Pernahkah kamu bertanya ihwal apa yang ada di koordinat 0° lintang dan 0° bujur Bumi? Atau, bagaimana titik nol koordinat itu ditentukan sejak awal? Yuk, kita bahas.
Sebelum dunia sepakat menggunakan sistem koordinat, navigasi laut dan darat bisa dibilang cukup berantakan. Memang masih bisa dilakukan, tapi masalahnya tiap negara punya klaim sendiri soal di mana seharusnya “Prime Meridian” alias garis bujur nol derajat ditarik.
Prancis, misalnya, membuat peta dengan garis nol bujur melewati Paris. Sementara itu, China memilih Beijing sebagai titik nol. Bisa dibayangkan betapa ribetnya bagi para pelaut yang ingin berlayar mengelilingi dunia, karena tiap peta punya acuan berbeda.
Singkatnya, hampir semua negara ngotot agar garis bujur nol derajat melewati wilayah mereka masing-masing. Nah, kebingungan itu baru berakhir pada Konferensi Meridian Internasional di Washington, tahun 1884.
Presiden AS saat itu, Chester Arthur, mengundang 25 negara untuk duduk bersama. Hasilnya, disepakati bahwa Royal Observatory Greenwich, London, dijadikan titik acuan bujur nol derajat. Lokasinya dianggap paling ideal karena garis tanggal internasional (International Date Line) yang terkait dengannya hampir sepenuhnya melewati lautan.
Sejak saat itu, bujur 0° resmi ditarik dari Kutub Utara hingga Kutub Selatan, membelah dunia jadi bagian timur dan barat. Kalau garis lintang 0° alias khatulistiwa sebenarnya tidak terlalu menimbulkan perdebatan. Meski secara perhitungan astronomi cukup rumit, semua orang sepakat bahwa garis itu melingkari tengah Bumi.

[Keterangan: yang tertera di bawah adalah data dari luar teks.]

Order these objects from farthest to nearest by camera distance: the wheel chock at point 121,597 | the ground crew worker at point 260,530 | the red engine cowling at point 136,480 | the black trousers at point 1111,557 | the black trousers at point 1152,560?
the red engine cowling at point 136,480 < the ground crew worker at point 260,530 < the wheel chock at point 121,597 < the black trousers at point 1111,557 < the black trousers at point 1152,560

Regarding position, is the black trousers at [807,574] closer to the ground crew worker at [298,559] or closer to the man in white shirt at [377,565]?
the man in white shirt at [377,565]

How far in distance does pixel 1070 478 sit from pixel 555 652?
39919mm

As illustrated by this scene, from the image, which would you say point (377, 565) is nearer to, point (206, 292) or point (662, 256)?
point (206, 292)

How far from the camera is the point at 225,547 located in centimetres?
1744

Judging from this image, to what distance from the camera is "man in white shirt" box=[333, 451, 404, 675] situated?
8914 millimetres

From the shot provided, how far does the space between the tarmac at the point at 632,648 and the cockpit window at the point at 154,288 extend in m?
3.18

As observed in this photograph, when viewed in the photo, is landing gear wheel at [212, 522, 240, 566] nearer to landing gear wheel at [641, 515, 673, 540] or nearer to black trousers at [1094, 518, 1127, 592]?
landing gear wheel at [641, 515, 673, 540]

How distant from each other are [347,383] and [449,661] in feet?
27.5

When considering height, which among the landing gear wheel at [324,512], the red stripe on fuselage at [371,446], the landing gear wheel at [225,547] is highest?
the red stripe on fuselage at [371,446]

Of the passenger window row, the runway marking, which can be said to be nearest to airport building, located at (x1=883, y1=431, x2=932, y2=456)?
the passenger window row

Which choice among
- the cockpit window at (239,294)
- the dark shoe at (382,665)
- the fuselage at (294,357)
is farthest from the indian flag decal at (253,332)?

Ternyata titik ini tidak berada di daratan, melainkan di Teluk Guinea, tepat di lepas pantai barat Afrika, bagian timur Samudra Atlantik tropis. Namun, dunia digital punya cerita lain. Di peta digital, lokasi ini dikenal sebagai “Null Island”.
Istilah ini muncul dari sistem GIS (Geographic Information System) yang digunakan untuk memetakan data alamat ke dalam koordinat. Prosesnya biasanya mudah tapi memakan waktu. Masalahnya, kalau ada kesalahan, misalnya karena salah ketik, atau bug di sistem, alamat yang gagal diproses akan otomatis dilempar ke titik 0,0.
“Kalau ada typo, data berantakan, atau sistem geocoder error, maka hasilnya bisa jatuh ke koordinat 0,0,” jelas Tim St. Onge dalam blog Library of Congress. “Meskipun itu error, karena 0,0 adalah titik nyata di permukaan Bumi, sistem akan tetap memetakan ke sana. Jadilah kita punya ‘pulau data gagal’ di sana.”
Dari situlah kemudian muncul istilah “Null Island”, sebuah pulau fiksi berukuran hanya 1 meter persegi yang diciptakan secara iseng oleh komunitas geografer di Natural Earth. Tujuannya? Supaya lebih gampang menandai data yang gagal diolah oleh sistem peta digital.
Meski di peta digital ada “pulau khayalan”, di dunia nyata titik 0,0 tidak benar-benar kosong. Di sana berdiri sebuah buoy (pelampung laut) bernama Station 13010–Soul. Pelampung ini adalah bagian dari jaringan PIRATA (Prediction and Research Moored Array in the Atlantic), sebuah sistem yang terdiri dari 17 buoy untuk memantau kondisi laut seperti suhu, kelembapan, hingga kecepatan angin.
Data dari PIRATA sangat penting untuk peramalan cuaca hingga model perubahan iklim. Jadi bisa dibilang, titik koordinat paling terkenal di dunia ini punya “penjaga” kecil yang bekerja keras membantu ilmu pengetahuan.